At the moment nothing else matters to investors except the dividend. An analyst can come out and say that a company is operating with almost no room for error—implying that the dividend could be in danger—as Craig Moffett, an analyst at Bernstein Research, did on Verizon on October 12, and set a price target of $25 for a stock then trading at $32 and change, and investors say So what? The stock was down about 1.5% in two days on the call. (A call I disagree with, just so we’re clear.)

Earnings growth can flag. It can even go negative. And right now it doesn’t matter. Wall Street projects earnings growth for Verizon at a negative 7.7% in 2010 and a piddling (but positive) 3.93% in 2011. For five years the projected annual growth rate is just 4.3%.

It doesn’t matter to investors now. All that matters is that almost 6% yield.

Of course, at some point that growth or lack thereof will matter. Someday investors will say, Well, a dividend of 4% (assuming continued stock price appreciation) isn’t enough. And besides Treasury yields have climbed with the return of inflation and the need to get overseas investors to keep buying U.S. Treasuries so we can fund our $21 trillion national debt (It’s $14 trillion at the moment according to the U.S. debt clock (http://www.usdebtclock.org/ ).

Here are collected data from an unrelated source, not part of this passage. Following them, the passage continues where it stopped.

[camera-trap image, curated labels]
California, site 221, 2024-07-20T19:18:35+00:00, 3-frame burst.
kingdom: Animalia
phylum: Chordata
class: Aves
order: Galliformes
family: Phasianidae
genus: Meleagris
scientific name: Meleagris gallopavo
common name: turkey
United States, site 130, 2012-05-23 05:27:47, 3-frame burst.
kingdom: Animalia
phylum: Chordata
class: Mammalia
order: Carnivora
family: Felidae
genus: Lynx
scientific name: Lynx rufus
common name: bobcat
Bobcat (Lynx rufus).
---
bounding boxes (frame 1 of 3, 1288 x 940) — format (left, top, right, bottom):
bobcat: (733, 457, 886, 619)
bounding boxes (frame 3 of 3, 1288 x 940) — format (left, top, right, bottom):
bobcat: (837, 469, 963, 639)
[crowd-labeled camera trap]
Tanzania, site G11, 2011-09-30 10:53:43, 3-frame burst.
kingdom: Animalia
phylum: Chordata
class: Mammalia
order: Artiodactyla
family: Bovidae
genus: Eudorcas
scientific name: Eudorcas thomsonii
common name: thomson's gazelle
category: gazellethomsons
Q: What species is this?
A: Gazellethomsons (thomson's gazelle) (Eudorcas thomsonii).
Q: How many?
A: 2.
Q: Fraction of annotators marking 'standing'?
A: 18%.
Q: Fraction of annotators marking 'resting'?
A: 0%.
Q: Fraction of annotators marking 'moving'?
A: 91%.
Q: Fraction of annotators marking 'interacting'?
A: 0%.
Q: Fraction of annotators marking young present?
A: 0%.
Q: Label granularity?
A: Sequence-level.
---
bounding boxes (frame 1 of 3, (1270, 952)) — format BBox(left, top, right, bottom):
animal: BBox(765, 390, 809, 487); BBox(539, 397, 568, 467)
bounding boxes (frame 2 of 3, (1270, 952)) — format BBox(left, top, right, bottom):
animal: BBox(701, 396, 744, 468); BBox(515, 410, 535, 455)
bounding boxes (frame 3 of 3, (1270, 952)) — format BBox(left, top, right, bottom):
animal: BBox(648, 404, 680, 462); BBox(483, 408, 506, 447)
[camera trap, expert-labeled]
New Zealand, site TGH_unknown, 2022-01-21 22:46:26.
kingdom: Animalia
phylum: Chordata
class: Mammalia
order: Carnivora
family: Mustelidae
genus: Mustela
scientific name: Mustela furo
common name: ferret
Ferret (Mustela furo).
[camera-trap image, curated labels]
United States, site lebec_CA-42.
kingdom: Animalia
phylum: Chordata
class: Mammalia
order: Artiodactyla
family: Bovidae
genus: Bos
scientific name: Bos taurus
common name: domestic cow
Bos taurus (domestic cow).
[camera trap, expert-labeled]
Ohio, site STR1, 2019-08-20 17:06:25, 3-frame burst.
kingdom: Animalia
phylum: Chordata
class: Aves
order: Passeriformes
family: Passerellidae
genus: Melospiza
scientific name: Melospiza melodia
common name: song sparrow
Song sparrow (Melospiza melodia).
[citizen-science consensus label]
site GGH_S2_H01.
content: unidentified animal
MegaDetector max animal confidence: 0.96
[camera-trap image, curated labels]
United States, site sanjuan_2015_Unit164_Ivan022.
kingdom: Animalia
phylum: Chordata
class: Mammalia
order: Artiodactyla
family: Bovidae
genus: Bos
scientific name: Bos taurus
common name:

At that moment, I don’t think you want own a stock with a negative earnings growth rate or even a miniscule positive growth rate. (Of course, by that point, in my opinion, Verizon’s massive current investment in building out its infrastructure will have started to pay off.)

When does that moment arrive? Not for a while yet. The Federal Reserve is almost certain to introduce another round of quantitative easing and the buying of $500 billion to $1 trillion in Treasury debt by the central bank is expressly designed to cut long-term interest rates further. I think the dividend stock boom lasts until that program of quantitative easing plays out and the Fed signals that it’s satisfied with U.S. economic growth and ready to start removing some of the trillions in dollars that it has pumped into the economy.

That will start to push interest rates back up and that will end the dividend stock boom.

See that on the horizon in three months? Six? I’d put that moment sometime in the second half of 2011—if quantitative easing works really, really well.

Until then hold onto your high dividend stocks. Collect the yield and smile at the appreciation.

If you don’t own any of that category, it’s not too late to pick up some price appreciation and collect a decent dividend. The Fed is going to drive down longer-term interest rates some more over the next three to six months. And that will help these stocks.

You can find some candidates in my Dividend Income Portfolio. A few other names to look at for this play include AT&T (T) with its 5.92% yield, Royal KPN (KKPNY) with its 4.53% yield, and Philippine Long Distance Phone (PHI) with its 5.71% yield.

Full disclosure: I don’t own shares of any company mentioned in this post in my personal portfolio.